3rd January

We attempt to get to San Agustin today driving on one of the two main routes; we jump in the car, type in San Agustin and press go.  The route looks about right and the distance is also correct so we head off.  The paved road winds through the mountains with stunning scenery, although we notice there does not seem to be much traffic on the road.  About an hour later, Martin questions if we are actually on the right route as the GPS is showing an unusually straight road leading to San Agustin.  At this point we are probably 50kms as the crow flies from our destination.

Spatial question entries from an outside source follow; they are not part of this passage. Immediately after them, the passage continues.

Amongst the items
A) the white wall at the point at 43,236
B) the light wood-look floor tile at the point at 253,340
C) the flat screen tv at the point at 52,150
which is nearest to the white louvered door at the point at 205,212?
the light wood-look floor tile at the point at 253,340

We come to the supposed turning in the road just to find a sheer cliff face; we assume the map must be wrong and the road must be down the hill somewhere.  We continue on looking for the elusive road before stopping to ask some very young local military police along the way. They gesture us back in the direction we had just come from!

We arrive at a small town where the locals tell us the road we need is in the opposite direction!  It is at this point we realise we are completely lost.  Looking at the map again, it looks as if there is a possible route further on up.  We end up in a busy little town where there seems to be a festival going on with people in masks and a parade of cars going down the street.

We stop to check we are heading in the right direction with some locals and they insist we come in for some freshly brewed mountain tea! One of the girls speak perfect English and tells us we have come into a FARC hot area and that we should not go any further.  We have a nice chat with them about our trip and they send us on our way 130kms or so back to Popayan!

After 7 hours of driving wasted, we arrive back where we started in Popayan, exhausted!  Only a menu del dia can make this day better!

4th January

Feeling refreshed, today we set out for our second attempt at getting to San Agustin!  Getting out of Popayan proves to be a nightmare as a there seems to be a festival on and the police have blocked off some of the main roads.  During the drug wars of the 80’s and 90’s, the road we are about to take was controlled by the FARC guerrillas; when Martin was last here around 10 years ago, he was advised not to travel in the area.

The winding road out is paved for the first few kilometres with gorgeous views over the green mountains and valleys, and then we turn into a gravel road for a few kilometres before returning back to a brand new paved road!!!

It continues this way as we near Purace national park but it then quickly turns into a very rocky bumpy track, with potholes dotted all across the road.  We had read it may have been recently paved and hope it’s true but it does not turn out to be the case!!

What follows is a very bumpy and slow probably the worst in Colombia so far; it takes around 4 hours to get there via the national park, as we literally bounce our way along 130 kms of gravel, rocks, potholes and no tar in sight!  We share the road with buses, trucks and 2 wheel drive cars which are scraping up their undercarriages as they attempt the drive at 20kph!   Overtaking car after car becomes tiring.. ..A group of around eight soldiers guard the bridge a few kms into the journey, giving us a smile and a wave as we drive through.

By the time we reach town which is set in the middle of the valley, I’m feeling a more than a little queasy but happy to be stationary at last!! Martin, as usual is un-phased, it’s just another drive in the countryside for him!

The route to the hotel we had booked takes us up some steep dirt roads out of town in the hills in the middle of nowhere.  To make it worse, there are no signs and we get completely lost trying to find it then when we do find it, it looks so dire that we decide to leave!  So we cancel and head downhill into town to find another.  A lot are fully booked due to it being a bank holiday but we end up following a local on his motorbike who takes us to his hotel which is just outside of San Agustin.

Dinner is in a casual open-aired upstairs restaurant looking down over the busy street.